§ **Document extract**:
Compiling and Verification in Quartus Prime
ece5760 Cornell

 

The compilation process which starts with Verilog and ends with hardware configured on the FPGA is a multistep process. Before starting with the Quartus compiler, it is always a good idea to simulate the code as much as possible (Can't do VGA for example) using ModelSim software.

The following image [Imperial College lecture silde 32] shows the steps in compilation.
For another flowchart and specific Quartus useage, see Quartus doc.

Process for a small example

  1. Analysis/Synthesis
    1. Analysis/Elaboration
      1. Analysis stage of Analysis & Synthesis examines the logical completeness and consistency of the project, and checks for boundary connectivity and syntax errors.
      2. Analysis & Synthesis also synthesizes and performs technology mapping on the logic in the design entity or project’s files. It infers flip flops, latches, and state machines from Verilog HDL and VHDL. It creates state assignments for state machines and makes choices that minimize resources usage. (example: Verilog counter, Quartus generated RTL viewer)
      3. Analysis & Synthesis uses algorithms to minimize gate count, remove redundant logic, and use the device architecture (e.g. DSP blocks and memory blocks) as efficiently as possible. You can customize synthesis by using synthesis directives (scroll past table for details), for instance to force use of logic or memory blocks.
      4. Analysis & Synthesis also applies logic synthesis techniques (prune states, minimize, factor) to help implement timing requirements for a project and optimize the design to meet these requirements
    2. Partition Merge -- Quartus allows parts of the design to be fixed, while other parts are recompiled. In the standard incremental compilation design flow, the top-level design is divided into design partitions, which can be compiled and optimized together in the top-level Intel Quartus Prime project. You can preserve fitting results and performance for completed partitions while other parts of the design are changing, which reduces the compilation times for each design iteration. To take advantage of incremental compilation, start by splitting your design along any of its hierarchical boundaries into design blocks to be compiled incrementally, and set each block as a design partition. The Intel Quartus Prime software synthesizes each individual hierarchical design partition separately, and then merges the partitions into a complete netlist for subsequent stages of the compilation flow. When recompiling your design, you can use source code, post-synthesis results, or post-fitting results to preserve satisfactory results for each partition.
  2. Fitter (Place and route)
    1. The Fitter matches the logic and timing requirements of the project with the available resources of the target device. It assigns each logic function to the best logic cell location for routing and timing, and selects appropriate interc onnection paths and pin assignments.
    2. The Post-fitter viewer shows the tiny example counter as a series of flipflops and adders.
      1. zoomed in on the counter input. Note that the mux is gone because the compiler recognized that loading a zero into the register is equivalent to a D-flop clear signal, which is supported by the ALM.
      2. zoomed again on the output. Only the first 31 bits of the 40-bit counter were actually built, because the higher bits were not used for output.
      3. The fitter summary report indicates that 31 registers were used in 16 ALMs, plus one ALM which seems to be only ground.

§ **Activity**:
Answer these questions from the Quartus Prime compilation text, one per line:
1. Which software does it recommend for simulating code before starting the Quartus compiler?
2. What does the Analysis stage of Analysis & Synthesis check for?
3. How many bits of the 40-bit counter were actually built?
The material that comes after this text is separate from it.

Stored data entries
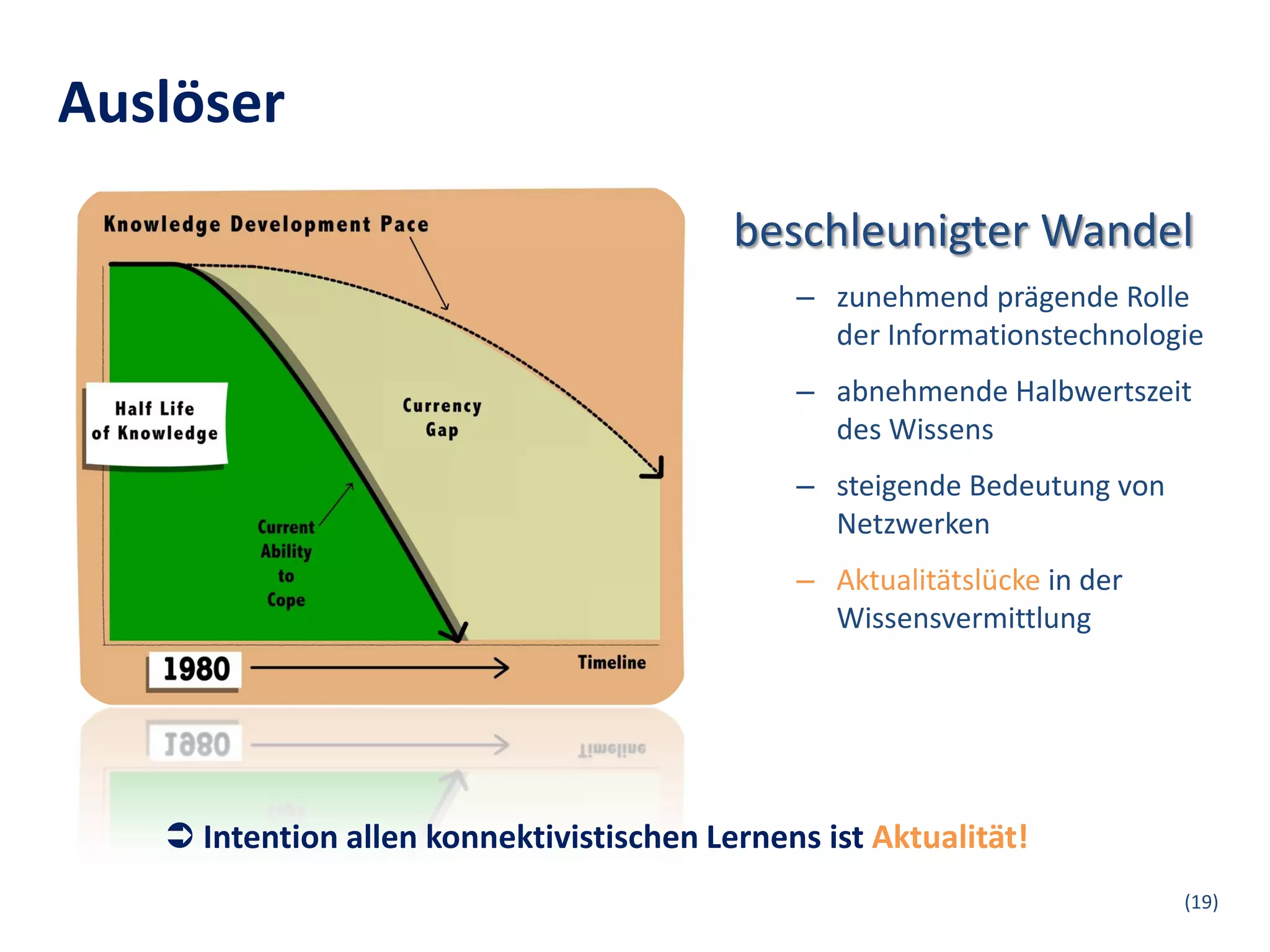 Auslöser

Knowledge Development Pace

Half Life of Knowledge

Currency Gap

Current Ability to Cope

1980

Timeline

beschleunigter Wandel

– zunehmend prägende Rolle der Informationstechnologie

– abnehmende Halbwertszeit des Wissens

– steigende Bedeutung von Netzwerken

– Aktualitätslücke in der Wissensvermittlung

➲ Intention allen konnektivistischen Lernens ist Aktualität!

(19)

§ **Task answer**:
1. ModelSim.
2. It checks the logical completeness and consistency of the project, boundary connectivity, and syntax errors.
3. 31 bits.